Im Audi RS 7 Sportback ist die serienmäßige Achtstufen-tiptronic speziell auf den sportlichen Charakter abgestimmt. Der Fahrer kann zwischen den Modi D und S wählen oder die Gänge selbst wechseln – mit den Schaltwippen am Lenkrad oder dem Wählhebel, der ein spezielles RS-Design trägt. Während die unteren Gänge der tiptronic sportlich-eng gestaffelt sind, reduziert der im Stil eines Overdrives lang übersetzte achte Gang den Verbrauch.

Audi gibt dem Audi RS 7 Sportback serienmäßig glanzgedrehte 20-Zoll-Schmiede-leichtbauräder im Sieben-Doppelspeichen-Design mit.

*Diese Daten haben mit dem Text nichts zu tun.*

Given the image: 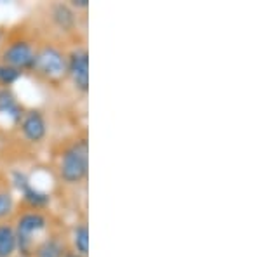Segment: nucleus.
Returning a JSON list of instances; mask_svg holds the SVG:
<instances>
[{
	"label": "nucleus",
	"instance_id": "f257e3e1",
	"mask_svg": "<svg viewBox=\"0 0 261 257\" xmlns=\"http://www.w3.org/2000/svg\"><path fill=\"white\" fill-rule=\"evenodd\" d=\"M89 172V142L86 137L71 142L61 153L60 176L66 184H79Z\"/></svg>",
	"mask_w": 261,
	"mask_h": 257
},
{
	"label": "nucleus",
	"instance_id": "f03ea898",
	"mask_svg": "<svg viewBox=\"0 0 261 257\" xmlns=\"http://www.w3.org/2000/svg\"><path fill=\"white\" fill-rule=\"evenodd\" d=\"M47 230V217L40 210H30V212L21 214L16 221V242H18V250L23 255L32 254L35 247V237Z\"/></svg>",
	"mask_w": 261,
	"mask_h": 257
},
{
	"label": "nucleus",
	"instance_id": "7ed1b4c3",
	"mask_svg": "<svg viewBox=\"0 0 261 257\" xmlns=\"http://www.w3.org/2000/svg\"><path fill=\"white\" fill-rule=\"evenodd\" d=\"M68 68V61H66V54H63L60 49L54 45H45L40 50H37V60H35V71H39L47 78H61L66 75Z\"/></svg>",
	"mask_w": 261,
	"mask_h": 257
},
{
	"label": "nucleus",
	"instance_id": "20e7f679",
	"mask_svg": "<svg viewBox=\"0 0 261 257\" xmlns=\"http://www.w3.org/2000/svg\"><path fill=\"white\" fill-rule=\"evenodd\" d=\"M0 60L4 65L12 66L19 71L33 70L35 68L37 50L28 40H14L2 50Z\"/></svg>",
	"mask_w": 261,
	"mask_h": 257
},
{
	"label": "nucleus",
	"instance_id": "39448f33",
	"mask_svg": "<svg viewBox=\"0 0 261 257\" xmlns=\"http://www.w3.org/2000/svg\"><path fill=\"white\" fill-rule=\"evenodd\" d=\"M68 68L66 75L70 77L75 91L86 94L89 91V52L84 47H77L66 56Z\"/></svg>",
	"mask_w": 261,
	"mask_h": 257
},
{
	"label": "nucleus",
	"instance_id": "423d86ee",
	"mask_svg": "<svg viewBox=\"0 0 261 257\" xmlns=\"http://www.w3.org/2000/svg\"><path fill=\"white\" fill-rule=\"evenodd\" d=\"M19 129L23 137L30 142H40L47 136V122L39 109H30L23 113V119L19 120Z\"/></svg>",
	"mask_w": 261,
	"mask_h": 257
},
{
	"label": "nucleus",
	"instance_id": "0eeeda50",
	"mask_svg": "<svg viewBox=\"0 0 261 257\" xmlns=\"http://www.w3.org/2000/svg\"><path fill=\"white\" fill-rule=\"evenodd\" d=\"M0 115L6 117L11 124H19L23 119V108H21L18 98L11 89H0Z\"/></svg>",
	"mask_w": 261,
	"mask_h": 257
},
{
	"label": "nucleus",
	"instance_id": "6e6552de",
	"mask_svg": "<svg viewBox=\"0 0 261 257\" xmlns=\"http://www.w3.org/2000/svg\"><path fill=\"white\" fill-rule=\"evenodd\" d=\"M33 257H65L66 247L60 238L49 237L33 247Z\"/></svg>",
	"mask_w": 261,
	"mask_h": 257
},
{
	"label": "nucleus",
	"instance_id": "1a4fd4ad",
	"mask_svg": "<svg viewBox=\"0 0 261 257\" xmlns=\"http://www.w3.org/2000/svg\"><path fill=\"white\" fill-rule=\"evenodd\" d=\"M18 250L14 226L0 222V257H12Z\"/></svg>",
	"mask_w": 261,
	"mask_h": 257
},
{
	"label": "nucleus",
	"instance_id": "9d476101",
	"mask_svg": "<svg viewBox=\"0 0 261 257\" xmlns=\"http://www.w3.org/2000/svg\"><path fill=\"white\" fill-rule=\"evenodd\" d=\"M53 21L65 32H70L77 23L75 18V11L71 9L68 4H56L53 7Z\"/></svg>",
	"mask_w": 261,
	"mask_h": 257
},
{
	"label": "nucleus",
	"instance_id": "9b49d317",
	"mask_svg": "<svg viewBox=\"0 0 261 257\" xmlns=\"http://www.w3.org/2000/svg\"><path fill=\"white\" fill-rule=\"evenodd\" d=\"M21 195H23L24 204L30 205L32 210H42V209H45L50 204L49 193H45V191H42V189H39V188L32 186V184L24 189V191H21Z\"/></svg>",
	"mask_w": 261,
	"mask_h": 257
},
{
	"label": "nucleus",
	"instance_id": "f8f14e48",
	"mask_svg": "<svg viewBox=\"0 0 261 257\" xmlns=\"http://www.w3.org/2000/svg\"><path fill=\"white\" fill-rule=\"evenodd\" d=\"M71 242H73L75 254L81 257H87L89 254V227L86 222H81L73 227V235H71Z\"/></svg>",
	"mask_w": 261,
	"mask_h": 257
},
{
	"label": "nucleus",
	"instance_id": "ddd939ff",
	"mask_svg": "<svg viewBox=\"0 0 261 257\" xmlns=\"http://www.w3.org/2000/svg\"><path fill=\"white\" fill-rule=\"evenodd\" d=\"M21 75H23V71L0 63V85H2L4 89H9L12 83L18 82V80L21 78Z\"/></svg>",
	"mask_w": 261,
	"mask_h": 257
},
{
	"label": "nucleus",
	"instance_id": "4468645a",
	"mask_svg": "<svg viewBox=\"0 0 261 257\" xmlns=\"http://www.w3.org/2000/svg\"><path fill=\"white\" fill-rule=\"evenodd\" d=\"M14 207H16V200L12 191H9V189H0V222L11 216Z\"/></svg>",
	"mask_w": 261,
	"mask_h": 257
},
{
	"label": "nucleus",
	"instance_id": "2eb2a0df",
	"mask_svg": "<svg viewBox=\"0 0 261 257\" xmlns=\"http://www.w3.org/2000/svg\"><path fill=\"white\" fill-rule=\"evenodd\" d=\"M11 183H12V186H14L18 191H24L28 186L32 184V181L30 178H28L27 174H24L23 170H12V174H11Z\"/></svg>",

Auf Wunsch rollt das fünftürige Hochleistungscoupé auf 21-Zoll-Gussrädern in drei Ausführungen.

Hinter den großen Rädern sitzen starke Bremsen. Die vier innenbelüfteten Scheiben sind im gewichtssparenden Wave-Design konzipiert, die vorderen weisen 390 Milli­meter Diagonale auf. Stifte entkoppeln ihre stählernen Reibringe von den Aluminium-Bremstöpfen, schwarz lackierte Sechskolben-Sättel nehmen sie in die Zange – optional auch rot lackiert. Auf Wunsch montiert Audi Bremsscheiben aus Kohlefaser-Keramik mit 420 Millimeter Durchmesser und anthrazitgrauen Sätteln. Die Elektronische Stabilisierungskontrolle (ESC) verfügt über einen Sportmodus und lässt sich auch ganz deaktivieren.

Für den RS 7 Sportback stehen zehn Außenfarben zur Wahl, darunter auch der neue Ton Nardograu und die exklusive Lackierung Daytonagrau Matteffekt. Zwei Optikpakete – Aluminium matt und Carbon – machen seinen Auftritt noch individueller, der zentrale vordere Lufteinlass trägt hier jeweils einen quattro-Schriftzug. Beim Optikpaket Carbon sind der Frontsplitter und der Diffusor etwas markanter ausgeführt. Weitere Optionen sind die Außenspiegel mit Sichtcarbon-Gehäusen und die Voll-LED-Scheinwerfer; ihre Designblenden sind abgedunkelt, das verleiht ihnen einen eigenen Look.